Władze Europy, te realne, a nie marionetki typu Donka, dobrze o tym procederze wiedzą. Ale propagandystom każą uderzać w łzawo - litościwe tony.

Przygotowanie tej operacji od strony ideologicznej, postępowo - tolerancjonistycznej, zostało opisane przez Jean Raspail (genialnie, przyznaję) w powieści “Obóz świętych” – przed 40-tu chyba laty. Teraz czyta się jak aktualny reportaż z Włoch czy Austrii.

 Przecież to wszystko dziecko widzi! Czemu również u nas wszelki głos rozsądku jest przemilczany i tępiony?

 

Wszędzie widać tego samego piekielnego PLANISTĘ.

 

Cel jest jasny i oczywisty:

Destabilizacja państw narodowych, zniszczenie cywilizacji łacińskiej, logiki, zniszczenie katolicyzmu. W tym ostatnim nieszczęsny „Franek” z Watykanu im, globalistom, w miarę swych możliwości realizację tego planu ułatwia.

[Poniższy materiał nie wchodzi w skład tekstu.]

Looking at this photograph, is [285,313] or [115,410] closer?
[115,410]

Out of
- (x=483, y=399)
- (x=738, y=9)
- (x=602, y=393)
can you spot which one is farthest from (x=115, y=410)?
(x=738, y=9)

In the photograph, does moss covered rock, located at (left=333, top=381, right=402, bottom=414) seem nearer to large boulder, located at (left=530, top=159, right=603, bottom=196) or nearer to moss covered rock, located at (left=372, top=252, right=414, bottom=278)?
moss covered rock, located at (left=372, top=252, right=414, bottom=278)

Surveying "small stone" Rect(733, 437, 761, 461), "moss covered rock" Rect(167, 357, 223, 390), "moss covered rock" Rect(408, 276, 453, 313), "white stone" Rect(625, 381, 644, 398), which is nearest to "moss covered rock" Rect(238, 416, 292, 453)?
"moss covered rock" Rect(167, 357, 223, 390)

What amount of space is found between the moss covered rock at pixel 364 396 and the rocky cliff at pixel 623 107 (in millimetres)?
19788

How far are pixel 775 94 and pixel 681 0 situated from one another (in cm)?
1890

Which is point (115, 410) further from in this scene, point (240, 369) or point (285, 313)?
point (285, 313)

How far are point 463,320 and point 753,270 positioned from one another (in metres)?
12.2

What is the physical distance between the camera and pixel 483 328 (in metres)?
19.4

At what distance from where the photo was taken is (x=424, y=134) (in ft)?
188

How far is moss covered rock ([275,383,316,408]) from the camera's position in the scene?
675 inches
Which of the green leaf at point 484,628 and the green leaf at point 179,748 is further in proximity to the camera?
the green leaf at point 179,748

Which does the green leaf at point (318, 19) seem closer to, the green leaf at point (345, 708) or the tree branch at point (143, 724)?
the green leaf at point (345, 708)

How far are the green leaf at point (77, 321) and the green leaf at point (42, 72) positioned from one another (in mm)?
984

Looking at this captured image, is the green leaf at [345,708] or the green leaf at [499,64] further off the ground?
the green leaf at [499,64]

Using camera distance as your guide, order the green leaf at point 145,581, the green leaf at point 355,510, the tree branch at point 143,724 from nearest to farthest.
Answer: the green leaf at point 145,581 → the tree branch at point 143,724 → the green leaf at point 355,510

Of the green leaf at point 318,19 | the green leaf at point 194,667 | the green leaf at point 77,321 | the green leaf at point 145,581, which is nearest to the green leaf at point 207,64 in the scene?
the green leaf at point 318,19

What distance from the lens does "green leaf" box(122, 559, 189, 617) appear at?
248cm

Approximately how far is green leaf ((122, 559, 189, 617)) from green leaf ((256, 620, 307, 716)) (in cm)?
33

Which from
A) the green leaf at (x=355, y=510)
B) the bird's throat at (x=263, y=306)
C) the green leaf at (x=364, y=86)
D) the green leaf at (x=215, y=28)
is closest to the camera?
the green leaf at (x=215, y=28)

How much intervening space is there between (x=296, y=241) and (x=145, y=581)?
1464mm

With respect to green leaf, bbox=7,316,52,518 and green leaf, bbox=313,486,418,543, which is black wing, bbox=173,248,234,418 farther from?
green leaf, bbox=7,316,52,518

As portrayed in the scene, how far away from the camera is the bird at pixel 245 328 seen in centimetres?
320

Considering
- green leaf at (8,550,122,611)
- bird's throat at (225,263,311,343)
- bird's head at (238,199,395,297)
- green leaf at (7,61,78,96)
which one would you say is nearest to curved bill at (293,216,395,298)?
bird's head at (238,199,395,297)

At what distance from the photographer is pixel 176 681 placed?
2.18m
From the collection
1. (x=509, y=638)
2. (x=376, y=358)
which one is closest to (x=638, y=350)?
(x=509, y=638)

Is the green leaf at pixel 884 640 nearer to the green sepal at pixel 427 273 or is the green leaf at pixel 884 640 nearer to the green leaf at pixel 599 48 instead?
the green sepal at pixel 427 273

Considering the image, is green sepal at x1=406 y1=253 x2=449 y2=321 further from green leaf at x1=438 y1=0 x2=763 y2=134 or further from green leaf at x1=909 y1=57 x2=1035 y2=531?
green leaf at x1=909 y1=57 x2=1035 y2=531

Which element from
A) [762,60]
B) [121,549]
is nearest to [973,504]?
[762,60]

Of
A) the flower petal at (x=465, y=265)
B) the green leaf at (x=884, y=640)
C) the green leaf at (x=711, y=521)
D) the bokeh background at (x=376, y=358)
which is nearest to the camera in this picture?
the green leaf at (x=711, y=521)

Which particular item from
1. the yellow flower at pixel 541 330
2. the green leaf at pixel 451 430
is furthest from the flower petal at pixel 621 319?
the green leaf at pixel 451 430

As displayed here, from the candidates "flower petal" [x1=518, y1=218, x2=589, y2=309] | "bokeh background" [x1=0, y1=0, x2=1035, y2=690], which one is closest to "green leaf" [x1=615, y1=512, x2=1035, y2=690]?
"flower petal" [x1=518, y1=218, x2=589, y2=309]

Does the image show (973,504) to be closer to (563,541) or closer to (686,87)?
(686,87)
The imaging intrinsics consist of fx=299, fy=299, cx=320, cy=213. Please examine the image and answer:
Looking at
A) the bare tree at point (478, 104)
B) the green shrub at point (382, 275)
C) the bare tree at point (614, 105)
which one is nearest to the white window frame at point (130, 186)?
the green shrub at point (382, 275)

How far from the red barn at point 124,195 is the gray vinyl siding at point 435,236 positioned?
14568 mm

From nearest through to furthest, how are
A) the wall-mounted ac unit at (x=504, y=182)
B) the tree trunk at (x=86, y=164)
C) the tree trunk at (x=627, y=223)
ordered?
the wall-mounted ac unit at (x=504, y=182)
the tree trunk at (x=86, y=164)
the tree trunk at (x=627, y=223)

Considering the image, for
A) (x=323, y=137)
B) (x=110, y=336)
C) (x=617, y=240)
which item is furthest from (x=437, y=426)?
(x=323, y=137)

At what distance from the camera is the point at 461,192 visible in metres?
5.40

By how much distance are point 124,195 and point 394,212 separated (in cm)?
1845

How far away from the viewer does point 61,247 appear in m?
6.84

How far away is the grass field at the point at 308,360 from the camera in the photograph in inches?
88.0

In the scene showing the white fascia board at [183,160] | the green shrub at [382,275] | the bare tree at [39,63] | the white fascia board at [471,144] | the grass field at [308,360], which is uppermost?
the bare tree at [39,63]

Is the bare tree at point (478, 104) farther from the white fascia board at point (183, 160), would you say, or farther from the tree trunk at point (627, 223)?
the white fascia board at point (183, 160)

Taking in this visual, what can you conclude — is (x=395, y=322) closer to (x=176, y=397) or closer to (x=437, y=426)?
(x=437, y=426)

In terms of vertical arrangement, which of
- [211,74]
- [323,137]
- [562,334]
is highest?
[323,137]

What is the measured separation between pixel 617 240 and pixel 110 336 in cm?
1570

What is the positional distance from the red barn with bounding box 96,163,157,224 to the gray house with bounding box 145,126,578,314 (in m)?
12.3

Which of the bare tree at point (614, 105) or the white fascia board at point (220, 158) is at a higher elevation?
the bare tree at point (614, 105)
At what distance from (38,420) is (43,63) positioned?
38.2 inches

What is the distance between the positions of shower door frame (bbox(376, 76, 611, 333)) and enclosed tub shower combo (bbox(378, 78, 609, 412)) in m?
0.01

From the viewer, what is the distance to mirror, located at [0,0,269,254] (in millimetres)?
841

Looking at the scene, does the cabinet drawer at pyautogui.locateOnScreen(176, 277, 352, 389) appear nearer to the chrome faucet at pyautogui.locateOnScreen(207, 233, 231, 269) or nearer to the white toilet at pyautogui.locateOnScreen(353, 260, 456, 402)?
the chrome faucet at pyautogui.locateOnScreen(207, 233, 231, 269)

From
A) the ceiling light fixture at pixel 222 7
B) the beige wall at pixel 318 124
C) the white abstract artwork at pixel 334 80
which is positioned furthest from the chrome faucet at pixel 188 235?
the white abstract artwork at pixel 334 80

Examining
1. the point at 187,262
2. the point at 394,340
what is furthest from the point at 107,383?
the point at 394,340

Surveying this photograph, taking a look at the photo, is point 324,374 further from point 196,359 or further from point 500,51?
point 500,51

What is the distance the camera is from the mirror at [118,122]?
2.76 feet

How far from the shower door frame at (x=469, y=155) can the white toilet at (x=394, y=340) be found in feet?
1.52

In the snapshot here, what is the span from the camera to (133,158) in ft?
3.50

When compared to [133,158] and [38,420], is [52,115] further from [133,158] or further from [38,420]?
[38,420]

A postępowy odłam hierarchów w POlsce temu basuje.

My, Polacy, nie długo pozostaniemy na marginesie zalewu: Nam chcą wrzucić element obcy, brutalny, żądający wszystkiego, tak z Południa, jak w dalszym ciągu ze Wschodu, z rozrywanej krwawym orgazmem Ukrainy, czy Czeczenii i innych „swobodnych republik” muzułmańskich.

Walczmy! Otrząśnijmy się. To jest CZAS PRÓBY. Nie wolno mi, tobie, prezydentowi wtykać głowy w piasek. Bo wystawiamy wtedy kuper.

Wtedy do nas mogą się przyłączyć narody Zachodu, są one bardziej skundlone, bo o wiele bardziej i dłużej indoktrynowane tolerancjonizmem, eloizmem i morlokizmem.

Nie pozwólmy, by zalała nas ta POWÓDŹ KŁAMSTWA. Pamiętajmy, że małpa Boga musi przegrać. Ale dobrze będzie, jeśli w tej Bitwie będziemy aktywnymi - po właściwej stronie.

- Czy prezydent DUDA zmieni się z wygłaszającego mocne slogany polityka w męża stanu? Ma szansę!

Może stanąć obok Orbana, władz Czech, chyba też Słowacji i państw „Pribałtiki”, tj. Litwy, Estonii i Łotwy. W obronie państw narodowych, w obronie cywilizacji łacińskiej, wiary katolickiej.

Oby na czas ujrzał tę perspektywę, oby też (pokornie! ) poprosił o pomoc Hetmankę, Custos Poloniae! Czasu mamy mało, Prezydencie!

Siły Zła i tak zostaną pokonane, oby jednak nie po naszym trupie.